The vet tells us we will be amazed how she will adapt. I hope so as the thought of it breaks my heart.


----------



## LadyJ (May 9, 2005)

Sorry to hear that Chas but I am sure he will adapt quite well, i've had yorkie's go blind and they manage quite well you do have to help them in and out of the van though and make sure you have something to stop them falling out also where hills are they tend to fall down them at times.

As Smiffy is quite young I would start trying to teach him sounds like clapping you hands when you want him or whistling.

Jacquie


----------



## Suenliam (Mar 22, 2006)

As I mentioned on the thread about the deaf pup, your pet does not see blindness or deafness as a disability. An inconvenience perhaps but there is no "what if" with animals - they just get on with life and have remarkable ways to adapt without the regrets we have. 

Your Smiffy looks a bundle of cheeky fun and this will not change if you learn to adapt with him. 

Friends of ours had a female cat called Smiffy - lived to 24 years of age - ended up deaf and nearly blind, but loved her food and comfort (slept in the airing cupboard) until the end. Perhaps the name is a good omen    

Sue


----------



## DTPCHEMICALS (Jul 24, 2006)

Sorry to read about cheeky looking smiffy.
Our two 14 years old shelties are virtually deaf and blind but not so dumb. They know where all the furniture, steps in the garden are and get round fine.
Their sense of smell is 100 %. too.


best of luck with smiffy.
dave p


----------



## aldra (Jul 2, 2009)

Chasper

Sad but he will adapt very quickly

Much of his pleasure and information comes from his sense of smell and that will not be diminished

He will quickly compensate through scent and hearing

Aldra


----------



## rowley (May 14, 2005)

That is sad, especially for one so young. The good thing is that they do seem to adapt to their handicap.


----------



## Pollydoodle (Aug 18, 2005)

Our old dog (10) is blind and she is very good around the house and garden and on our local walks where she knows the area, and I talk to her all the time so she knows where I am. I have to watch out for trees, lamp posts and walls - I forget sometimes and feel very guilty when she bumps into them. But you should see her run when she hears Trevor, a fellow dog walker who always feeds her (she's a lab, say no more!!)
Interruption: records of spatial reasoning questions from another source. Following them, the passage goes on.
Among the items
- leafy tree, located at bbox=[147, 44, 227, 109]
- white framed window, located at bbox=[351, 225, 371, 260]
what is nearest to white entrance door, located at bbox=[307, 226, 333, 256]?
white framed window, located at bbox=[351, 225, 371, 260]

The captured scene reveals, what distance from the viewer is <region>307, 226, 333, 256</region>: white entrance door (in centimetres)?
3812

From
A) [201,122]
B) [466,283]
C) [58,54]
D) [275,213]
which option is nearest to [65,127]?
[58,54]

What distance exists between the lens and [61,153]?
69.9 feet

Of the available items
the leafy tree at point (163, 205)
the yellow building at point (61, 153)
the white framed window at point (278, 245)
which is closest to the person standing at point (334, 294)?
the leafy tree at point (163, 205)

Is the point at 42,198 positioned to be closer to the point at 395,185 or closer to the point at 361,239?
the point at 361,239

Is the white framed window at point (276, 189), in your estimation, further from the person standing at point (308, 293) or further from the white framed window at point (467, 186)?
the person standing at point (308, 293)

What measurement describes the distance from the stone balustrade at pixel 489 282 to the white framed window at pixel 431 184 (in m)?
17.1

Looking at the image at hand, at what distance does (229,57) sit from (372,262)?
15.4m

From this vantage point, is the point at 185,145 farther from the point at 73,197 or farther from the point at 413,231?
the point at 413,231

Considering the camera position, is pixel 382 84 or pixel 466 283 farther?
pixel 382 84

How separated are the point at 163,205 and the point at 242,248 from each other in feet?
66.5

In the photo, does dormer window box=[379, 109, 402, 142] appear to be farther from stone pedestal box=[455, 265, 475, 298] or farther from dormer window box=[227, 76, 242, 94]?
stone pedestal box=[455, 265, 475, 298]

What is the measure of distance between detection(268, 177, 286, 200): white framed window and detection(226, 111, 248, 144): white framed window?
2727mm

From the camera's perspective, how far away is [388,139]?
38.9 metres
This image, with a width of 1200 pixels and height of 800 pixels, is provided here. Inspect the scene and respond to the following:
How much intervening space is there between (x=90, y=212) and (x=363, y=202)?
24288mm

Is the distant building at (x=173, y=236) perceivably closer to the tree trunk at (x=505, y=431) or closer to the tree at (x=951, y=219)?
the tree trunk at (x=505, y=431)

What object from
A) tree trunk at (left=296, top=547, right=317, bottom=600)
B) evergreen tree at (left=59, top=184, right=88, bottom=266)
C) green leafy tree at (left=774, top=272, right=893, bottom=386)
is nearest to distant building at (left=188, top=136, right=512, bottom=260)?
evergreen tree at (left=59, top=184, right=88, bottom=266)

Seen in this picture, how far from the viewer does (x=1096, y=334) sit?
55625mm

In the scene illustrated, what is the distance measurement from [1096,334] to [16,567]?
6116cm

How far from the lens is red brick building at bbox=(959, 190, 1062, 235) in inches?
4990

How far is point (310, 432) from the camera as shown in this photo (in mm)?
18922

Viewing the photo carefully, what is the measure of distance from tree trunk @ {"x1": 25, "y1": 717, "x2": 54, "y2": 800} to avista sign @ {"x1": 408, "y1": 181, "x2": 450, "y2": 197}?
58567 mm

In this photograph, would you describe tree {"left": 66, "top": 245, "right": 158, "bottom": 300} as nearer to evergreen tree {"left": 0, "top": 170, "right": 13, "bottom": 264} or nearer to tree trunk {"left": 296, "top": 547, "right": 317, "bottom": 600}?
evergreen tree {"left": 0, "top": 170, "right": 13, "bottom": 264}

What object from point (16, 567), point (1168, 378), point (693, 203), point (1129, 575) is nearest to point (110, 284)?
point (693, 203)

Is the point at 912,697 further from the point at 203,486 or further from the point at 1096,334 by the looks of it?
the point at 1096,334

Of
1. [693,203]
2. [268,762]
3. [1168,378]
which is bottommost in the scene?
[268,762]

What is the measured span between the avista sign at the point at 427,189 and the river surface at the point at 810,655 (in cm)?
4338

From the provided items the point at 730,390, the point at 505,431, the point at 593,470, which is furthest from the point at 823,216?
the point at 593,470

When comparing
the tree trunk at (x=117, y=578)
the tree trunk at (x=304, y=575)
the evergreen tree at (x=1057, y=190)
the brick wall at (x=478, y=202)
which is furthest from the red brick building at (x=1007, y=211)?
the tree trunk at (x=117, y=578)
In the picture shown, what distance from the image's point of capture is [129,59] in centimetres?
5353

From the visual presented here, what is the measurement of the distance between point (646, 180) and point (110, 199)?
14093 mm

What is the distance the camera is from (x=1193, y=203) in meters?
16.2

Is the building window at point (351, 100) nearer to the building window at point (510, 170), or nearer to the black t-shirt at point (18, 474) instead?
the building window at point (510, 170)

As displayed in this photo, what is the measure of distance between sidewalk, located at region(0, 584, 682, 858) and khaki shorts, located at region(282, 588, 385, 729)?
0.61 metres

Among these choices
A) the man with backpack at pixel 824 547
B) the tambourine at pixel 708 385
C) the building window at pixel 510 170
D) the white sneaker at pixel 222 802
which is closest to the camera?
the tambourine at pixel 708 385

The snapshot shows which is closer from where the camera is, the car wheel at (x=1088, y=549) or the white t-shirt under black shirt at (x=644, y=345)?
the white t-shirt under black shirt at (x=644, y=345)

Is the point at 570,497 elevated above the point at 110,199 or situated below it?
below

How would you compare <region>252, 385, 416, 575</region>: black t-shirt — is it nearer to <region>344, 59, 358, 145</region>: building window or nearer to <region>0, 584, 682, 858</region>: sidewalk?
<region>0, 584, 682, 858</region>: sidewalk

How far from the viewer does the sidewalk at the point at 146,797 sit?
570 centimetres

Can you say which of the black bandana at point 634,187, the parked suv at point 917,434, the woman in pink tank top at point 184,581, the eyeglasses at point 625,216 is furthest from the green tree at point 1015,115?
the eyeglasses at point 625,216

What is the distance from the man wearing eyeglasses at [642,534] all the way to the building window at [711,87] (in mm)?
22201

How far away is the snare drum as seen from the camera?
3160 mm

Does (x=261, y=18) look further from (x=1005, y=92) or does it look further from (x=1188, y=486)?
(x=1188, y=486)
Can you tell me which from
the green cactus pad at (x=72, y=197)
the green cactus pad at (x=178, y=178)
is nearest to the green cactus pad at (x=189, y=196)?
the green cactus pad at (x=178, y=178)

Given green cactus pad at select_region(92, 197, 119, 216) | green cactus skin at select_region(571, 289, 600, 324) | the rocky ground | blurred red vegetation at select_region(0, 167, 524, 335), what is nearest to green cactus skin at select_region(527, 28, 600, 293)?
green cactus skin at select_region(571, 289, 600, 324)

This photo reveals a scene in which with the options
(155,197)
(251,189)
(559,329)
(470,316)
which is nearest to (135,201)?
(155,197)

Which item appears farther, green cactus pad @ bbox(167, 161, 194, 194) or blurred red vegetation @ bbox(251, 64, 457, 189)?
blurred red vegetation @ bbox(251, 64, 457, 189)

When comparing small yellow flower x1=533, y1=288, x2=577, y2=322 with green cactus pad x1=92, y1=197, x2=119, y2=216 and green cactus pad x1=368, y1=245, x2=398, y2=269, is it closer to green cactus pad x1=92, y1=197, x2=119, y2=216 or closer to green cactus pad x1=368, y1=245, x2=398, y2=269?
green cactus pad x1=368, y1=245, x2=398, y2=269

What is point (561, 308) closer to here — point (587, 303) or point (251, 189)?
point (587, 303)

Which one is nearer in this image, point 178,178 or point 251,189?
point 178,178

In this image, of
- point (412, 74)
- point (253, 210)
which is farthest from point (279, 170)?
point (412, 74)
When we are away I keep her on the lead otherwise she finds it a bit difficult

To her, it's just normal.


----------



## Hezbez (Feb 7, 2009)

Looks a cracking wee chap. Sorry to hear this, hope he adapts ok.


----------



## locovan (Oct 17, 2007)

I had a dog (Penny) go blind but we also had another Puppy Jack Sasha and she was the eyes for the blind jack.
We did put a bell on Sasha's collar but it didnt stay there so we put 2 keys on her Identity Disc and they made a noise for Penny to follow, it was brill to see them work together.
Penny lived a long and happy life even when she went deaf as well in the end. She got around by touch and could feel Sasha as she nudged her.
We all went camping still, so good luck you will be amazed at how Smiffy will cope.


----------



## patp (Apr 30, 2007)

Just read about a blind dog who has achieved his KC Good Citizen Bronze award.


----------